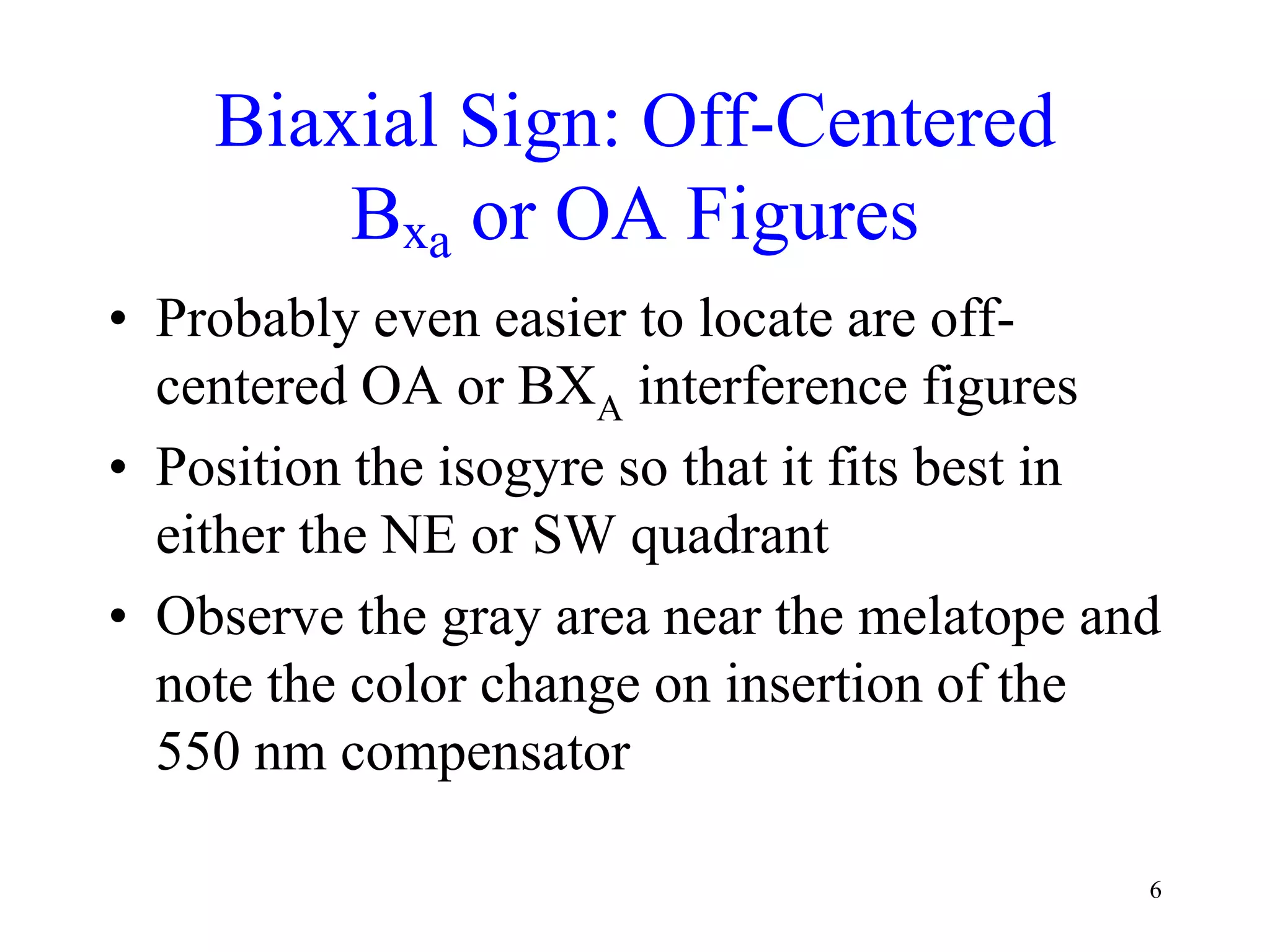 Biaxial Sign: Off-Centered $B_{x_a}$ or OA Figures

• Probably even easier to locate are off-centered OA or $BX_A$ interference figures

• Position the isogyre so that it fits best in either the NE or SW quadrant

• Observe the gray area near the melatope and note the color change on insertion of the 550 nm compensator

6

☆ ☆ ☆ ☆ ☆ ☆ ☆

About this task:
Word for word, repeat each line of the records, and leave every image out.

Written solution:
 Biaxial Sign: Off-Centered $B_{x_a}$ or OA Figures

• Probably even easier to locate are off-centered OA or $BX_A$ interference figures

• Position the isogyre so that it fits best in either the NE or SW quadrant

• Observe the gray area near the melatope and note the color change on insertion of the 550 nm compensator

6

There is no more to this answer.